■ TASK DESCRIPTION ■
Format the lines from the one containing "Vertically speaking, is" through the last line as a Markdown table with the columns "Row" and "Line," numbering each row and leaving out blank lines.

Collected data entries
>> BEGIN

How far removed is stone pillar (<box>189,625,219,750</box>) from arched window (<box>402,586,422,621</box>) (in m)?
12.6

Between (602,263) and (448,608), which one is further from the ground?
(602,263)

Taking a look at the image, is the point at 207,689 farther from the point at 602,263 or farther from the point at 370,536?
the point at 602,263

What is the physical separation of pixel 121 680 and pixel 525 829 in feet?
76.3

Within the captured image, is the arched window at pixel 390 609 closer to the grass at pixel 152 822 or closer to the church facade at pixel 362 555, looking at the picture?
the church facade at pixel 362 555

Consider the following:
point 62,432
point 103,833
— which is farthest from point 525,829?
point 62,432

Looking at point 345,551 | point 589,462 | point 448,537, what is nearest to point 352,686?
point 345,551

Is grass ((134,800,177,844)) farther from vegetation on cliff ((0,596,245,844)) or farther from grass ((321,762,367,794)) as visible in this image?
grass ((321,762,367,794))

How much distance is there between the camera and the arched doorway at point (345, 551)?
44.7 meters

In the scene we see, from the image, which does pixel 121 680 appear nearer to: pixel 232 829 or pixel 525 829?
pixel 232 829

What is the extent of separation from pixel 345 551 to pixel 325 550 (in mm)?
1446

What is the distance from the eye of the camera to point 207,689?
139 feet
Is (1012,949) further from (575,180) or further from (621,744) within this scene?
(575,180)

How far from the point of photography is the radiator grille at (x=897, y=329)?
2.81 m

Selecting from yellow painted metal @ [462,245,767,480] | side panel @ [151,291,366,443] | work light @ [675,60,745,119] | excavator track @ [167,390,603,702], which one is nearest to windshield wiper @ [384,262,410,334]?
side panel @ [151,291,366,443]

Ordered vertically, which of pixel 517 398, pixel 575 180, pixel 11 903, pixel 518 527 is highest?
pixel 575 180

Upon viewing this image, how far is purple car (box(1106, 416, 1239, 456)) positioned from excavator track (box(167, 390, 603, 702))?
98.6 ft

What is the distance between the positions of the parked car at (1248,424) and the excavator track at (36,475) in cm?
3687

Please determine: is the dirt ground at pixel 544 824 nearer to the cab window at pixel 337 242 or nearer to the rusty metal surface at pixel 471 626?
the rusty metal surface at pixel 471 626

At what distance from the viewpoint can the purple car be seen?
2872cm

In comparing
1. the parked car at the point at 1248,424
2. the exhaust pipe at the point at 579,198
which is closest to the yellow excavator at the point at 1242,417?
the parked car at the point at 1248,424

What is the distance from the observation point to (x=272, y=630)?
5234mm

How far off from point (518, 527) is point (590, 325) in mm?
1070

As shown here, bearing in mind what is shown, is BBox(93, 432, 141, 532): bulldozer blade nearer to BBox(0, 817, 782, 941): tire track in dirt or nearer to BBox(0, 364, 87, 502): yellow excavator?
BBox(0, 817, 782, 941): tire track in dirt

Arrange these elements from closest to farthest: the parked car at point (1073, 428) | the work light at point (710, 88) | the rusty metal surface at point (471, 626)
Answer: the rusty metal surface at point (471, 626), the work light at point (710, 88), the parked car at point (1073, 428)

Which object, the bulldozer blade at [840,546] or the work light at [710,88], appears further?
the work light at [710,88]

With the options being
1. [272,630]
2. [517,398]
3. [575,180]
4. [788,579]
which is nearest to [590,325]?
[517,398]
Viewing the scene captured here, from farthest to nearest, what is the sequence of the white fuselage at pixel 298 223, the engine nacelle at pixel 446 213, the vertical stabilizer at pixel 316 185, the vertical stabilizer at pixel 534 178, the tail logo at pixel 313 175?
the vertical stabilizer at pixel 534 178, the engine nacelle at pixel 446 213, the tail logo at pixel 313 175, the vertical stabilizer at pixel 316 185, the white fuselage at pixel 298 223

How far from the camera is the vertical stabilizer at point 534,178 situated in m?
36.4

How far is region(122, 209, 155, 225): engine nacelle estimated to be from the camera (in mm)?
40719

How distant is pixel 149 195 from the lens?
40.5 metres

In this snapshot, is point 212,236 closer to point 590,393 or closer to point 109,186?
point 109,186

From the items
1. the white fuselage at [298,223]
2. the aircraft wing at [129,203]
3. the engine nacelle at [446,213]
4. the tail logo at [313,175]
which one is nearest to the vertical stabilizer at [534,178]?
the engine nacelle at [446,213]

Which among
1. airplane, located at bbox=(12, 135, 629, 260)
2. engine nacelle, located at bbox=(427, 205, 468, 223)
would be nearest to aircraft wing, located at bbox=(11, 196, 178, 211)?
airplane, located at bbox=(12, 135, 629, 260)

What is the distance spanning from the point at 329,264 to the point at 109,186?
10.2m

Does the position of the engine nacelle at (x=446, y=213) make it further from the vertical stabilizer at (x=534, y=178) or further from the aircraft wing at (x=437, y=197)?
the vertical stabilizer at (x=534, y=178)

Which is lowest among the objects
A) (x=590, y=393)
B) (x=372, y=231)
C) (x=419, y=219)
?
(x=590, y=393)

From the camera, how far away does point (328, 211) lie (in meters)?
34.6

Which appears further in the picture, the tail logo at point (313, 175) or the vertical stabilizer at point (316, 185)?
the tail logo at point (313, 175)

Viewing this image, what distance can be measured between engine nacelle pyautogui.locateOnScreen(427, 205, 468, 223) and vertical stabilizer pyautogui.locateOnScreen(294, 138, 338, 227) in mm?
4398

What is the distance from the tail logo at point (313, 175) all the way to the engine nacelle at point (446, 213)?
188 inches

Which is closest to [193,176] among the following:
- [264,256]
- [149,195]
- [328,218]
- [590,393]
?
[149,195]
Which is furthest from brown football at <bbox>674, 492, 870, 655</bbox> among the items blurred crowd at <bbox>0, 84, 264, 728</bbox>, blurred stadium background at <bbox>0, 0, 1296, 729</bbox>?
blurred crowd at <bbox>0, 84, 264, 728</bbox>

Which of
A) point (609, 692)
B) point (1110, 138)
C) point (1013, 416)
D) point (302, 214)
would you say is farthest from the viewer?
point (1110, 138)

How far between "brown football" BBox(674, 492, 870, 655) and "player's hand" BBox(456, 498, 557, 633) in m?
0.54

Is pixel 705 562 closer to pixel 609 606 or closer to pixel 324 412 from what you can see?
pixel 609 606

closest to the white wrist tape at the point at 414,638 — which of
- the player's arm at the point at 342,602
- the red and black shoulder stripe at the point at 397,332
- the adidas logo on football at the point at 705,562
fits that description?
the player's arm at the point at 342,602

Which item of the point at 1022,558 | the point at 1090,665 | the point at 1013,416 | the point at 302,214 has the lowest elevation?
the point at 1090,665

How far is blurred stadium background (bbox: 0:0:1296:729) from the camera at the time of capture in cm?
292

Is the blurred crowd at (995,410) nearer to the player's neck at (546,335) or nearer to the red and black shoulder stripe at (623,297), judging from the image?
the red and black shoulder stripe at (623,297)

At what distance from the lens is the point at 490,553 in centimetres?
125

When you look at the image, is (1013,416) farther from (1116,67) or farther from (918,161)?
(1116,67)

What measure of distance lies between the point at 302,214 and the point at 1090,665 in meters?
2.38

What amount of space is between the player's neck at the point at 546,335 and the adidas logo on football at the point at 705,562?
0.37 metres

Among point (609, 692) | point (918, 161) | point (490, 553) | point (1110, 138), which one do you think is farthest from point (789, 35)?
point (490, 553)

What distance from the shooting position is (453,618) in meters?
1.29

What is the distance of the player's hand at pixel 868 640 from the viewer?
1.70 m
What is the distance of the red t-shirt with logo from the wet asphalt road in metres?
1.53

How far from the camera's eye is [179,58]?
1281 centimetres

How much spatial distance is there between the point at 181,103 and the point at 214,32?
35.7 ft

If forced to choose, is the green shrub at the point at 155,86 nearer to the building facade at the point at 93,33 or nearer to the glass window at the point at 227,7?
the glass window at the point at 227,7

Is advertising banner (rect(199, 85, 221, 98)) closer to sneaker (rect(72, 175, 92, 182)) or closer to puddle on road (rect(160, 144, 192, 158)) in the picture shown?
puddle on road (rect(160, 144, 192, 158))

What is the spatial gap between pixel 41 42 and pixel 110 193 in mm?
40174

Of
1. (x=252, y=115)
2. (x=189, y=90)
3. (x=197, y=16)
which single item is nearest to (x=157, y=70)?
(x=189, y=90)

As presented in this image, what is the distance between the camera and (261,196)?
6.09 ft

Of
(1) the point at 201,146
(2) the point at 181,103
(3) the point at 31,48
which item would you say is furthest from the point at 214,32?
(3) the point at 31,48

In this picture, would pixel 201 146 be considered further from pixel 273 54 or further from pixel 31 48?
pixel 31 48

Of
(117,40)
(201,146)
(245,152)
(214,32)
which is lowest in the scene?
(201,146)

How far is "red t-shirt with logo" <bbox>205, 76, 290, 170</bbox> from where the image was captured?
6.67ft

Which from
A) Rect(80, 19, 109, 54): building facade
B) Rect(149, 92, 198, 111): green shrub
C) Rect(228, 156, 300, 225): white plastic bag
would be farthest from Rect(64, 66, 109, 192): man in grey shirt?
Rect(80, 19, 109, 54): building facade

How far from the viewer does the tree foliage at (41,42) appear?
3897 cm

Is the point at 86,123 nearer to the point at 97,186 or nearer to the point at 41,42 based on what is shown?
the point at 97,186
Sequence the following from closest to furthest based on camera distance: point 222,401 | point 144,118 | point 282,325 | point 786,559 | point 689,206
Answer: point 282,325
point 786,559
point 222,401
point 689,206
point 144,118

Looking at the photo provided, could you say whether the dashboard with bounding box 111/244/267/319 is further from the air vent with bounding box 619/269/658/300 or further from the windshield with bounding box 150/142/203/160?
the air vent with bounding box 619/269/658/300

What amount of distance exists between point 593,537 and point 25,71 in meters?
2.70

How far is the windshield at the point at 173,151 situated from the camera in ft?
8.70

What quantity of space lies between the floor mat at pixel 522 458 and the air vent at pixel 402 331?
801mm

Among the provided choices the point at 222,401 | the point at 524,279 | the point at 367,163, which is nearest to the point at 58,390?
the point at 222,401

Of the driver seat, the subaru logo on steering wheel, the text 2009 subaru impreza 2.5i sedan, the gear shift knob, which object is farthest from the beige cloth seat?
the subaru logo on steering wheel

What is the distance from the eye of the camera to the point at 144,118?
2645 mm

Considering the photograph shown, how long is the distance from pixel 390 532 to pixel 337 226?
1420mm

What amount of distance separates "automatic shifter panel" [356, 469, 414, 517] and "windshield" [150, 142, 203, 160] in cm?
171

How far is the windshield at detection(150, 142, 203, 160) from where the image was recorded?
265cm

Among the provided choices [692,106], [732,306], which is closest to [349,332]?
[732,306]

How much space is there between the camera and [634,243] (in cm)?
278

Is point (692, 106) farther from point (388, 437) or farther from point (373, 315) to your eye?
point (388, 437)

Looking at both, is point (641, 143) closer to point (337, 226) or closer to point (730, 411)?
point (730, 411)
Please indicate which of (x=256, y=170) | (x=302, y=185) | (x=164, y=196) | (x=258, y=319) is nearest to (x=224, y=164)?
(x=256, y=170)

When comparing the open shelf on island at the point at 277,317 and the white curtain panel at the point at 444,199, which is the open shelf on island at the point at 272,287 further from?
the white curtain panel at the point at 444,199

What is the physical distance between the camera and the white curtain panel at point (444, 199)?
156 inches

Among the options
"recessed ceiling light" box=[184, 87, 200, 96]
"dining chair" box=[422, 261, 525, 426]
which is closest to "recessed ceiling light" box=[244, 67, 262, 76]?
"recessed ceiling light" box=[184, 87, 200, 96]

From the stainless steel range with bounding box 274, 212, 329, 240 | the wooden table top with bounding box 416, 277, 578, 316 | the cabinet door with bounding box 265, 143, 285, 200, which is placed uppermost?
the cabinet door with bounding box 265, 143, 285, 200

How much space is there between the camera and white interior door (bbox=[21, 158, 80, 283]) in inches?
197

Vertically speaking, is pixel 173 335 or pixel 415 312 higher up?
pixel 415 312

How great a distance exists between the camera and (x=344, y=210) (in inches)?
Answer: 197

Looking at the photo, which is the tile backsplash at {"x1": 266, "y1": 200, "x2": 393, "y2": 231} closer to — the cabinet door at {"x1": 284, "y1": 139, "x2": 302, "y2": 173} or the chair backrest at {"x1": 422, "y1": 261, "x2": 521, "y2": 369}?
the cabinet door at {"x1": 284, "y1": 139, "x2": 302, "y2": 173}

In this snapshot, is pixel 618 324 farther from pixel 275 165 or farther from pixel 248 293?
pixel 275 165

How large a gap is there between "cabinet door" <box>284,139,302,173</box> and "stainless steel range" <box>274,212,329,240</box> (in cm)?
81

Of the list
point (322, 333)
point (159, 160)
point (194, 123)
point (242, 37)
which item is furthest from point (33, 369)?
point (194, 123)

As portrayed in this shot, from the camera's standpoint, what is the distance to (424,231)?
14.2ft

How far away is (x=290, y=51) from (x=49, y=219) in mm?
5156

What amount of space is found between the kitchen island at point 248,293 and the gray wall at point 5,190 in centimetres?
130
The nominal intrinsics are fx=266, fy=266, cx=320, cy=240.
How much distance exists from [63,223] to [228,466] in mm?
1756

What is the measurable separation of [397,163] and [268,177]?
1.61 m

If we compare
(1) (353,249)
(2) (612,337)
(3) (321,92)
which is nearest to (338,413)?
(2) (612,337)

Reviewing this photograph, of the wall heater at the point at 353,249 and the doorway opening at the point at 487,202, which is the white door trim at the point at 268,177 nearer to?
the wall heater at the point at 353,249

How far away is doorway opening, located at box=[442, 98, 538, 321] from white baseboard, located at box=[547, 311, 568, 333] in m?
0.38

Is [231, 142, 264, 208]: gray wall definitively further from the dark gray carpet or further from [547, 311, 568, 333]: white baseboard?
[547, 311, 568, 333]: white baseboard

>> END

■ SOLUTION TO THIS TASK ■
| Row | Line |
|---|---|
| 1 | Vertically speaking, is pixel 173 335 or pixel 415 312 higher up? |
| 2 | pixel 415 312 |
| 3 | How great a distance exists between the camera and (x=344, y=210) (in inches)? |
| 4 | Answer: 197 |
| 5 | Looking at the photo, which is the tile backsplash at {"x1": 266, "y1": 200, "x2": 393, "y2": 231} closer to — the cabinet door at {"x1": 284, "y1": 139, "x2": 302, "y2": 173} or the chair backrest at {"x1": 422, "y1": 261, "x2": 521, "y2": 369}? |
| 6 | the cabinet door at {"x1": 284, "y1": 139, "x2": 302, "y2": 173} |
| 7 | In this snapshot, is pixel 618 324 farther from pixel 275 165 or farther from pixel 248 293? |
| 8 | pixel 275 165 |
| 9 | How large a gap is there between "cabinet door" <box>284,139,302,173</box> and "stainless steel range" <box>274,212,329,240</box> (in cm)? |
| 10 | 81 |
| 11 | Of the list |
| 12 | point (322, 333) |
| 13 | point (159, 160) |
| 14 | point (194, 123) |
| 15 | point (242, 37) |
| 16 | which item is furthest from point (33, 369)? |
| 17 | point (194, 123) |
| 18 | As portrayed in this shot, from the camera's standpoint, what is the distance to (424,231)? |
| 19 | 14.2ft |
| 20 | How far away is (x=290, y=51) from (x=49, y=219) in mm? |
| 21 | 5156 |
| 22 | What amount of space is found between the kitchen island at point 248,293 and the gray wall at point 5,190 in centimetres? |
| 23 | 130 |
| 24 | The nominal intrinsics are fx=266, fy=266, cx=320, cy=240. |
| 25 | How much distance exists from [63,223] to [228,466] in mm? |
| 26 | 1756 |
| 27 | What is the measurable separation of [397,163] and [268,177]? |
| 28 | 1.61 m |
| 29 | If we compare |
| 30 | (1) (353,249) |
| 31 | (2) (612,337) |
| 32 | (3) (321,92) |
| 33 | which is nearest to (338,413)? |
| 34 | (2) (612,337) |
| 35 | Reviewing this photograph, of the wall heater at the point at 353,249 and the doorway opening at the point at 487,202, which is the white door trim at the point at 268,177 nearer to? |
| 36 | the wall heater at the point at 353,249 |
| 37 | How far away is doorway opening, located at box=[442, 98, 538, 321] from white baseboard, located at box=[547, 311, 568, 333] in m? |
| 38 | 0.38 |
| 39 | Is [231, 142, 264, 208]: gray wall definitively further from the dark gray carpet or further from [547, 311, 568, 333]: white baseboard? |
| 40 | [547, 311, 568, 333]: white baseboard |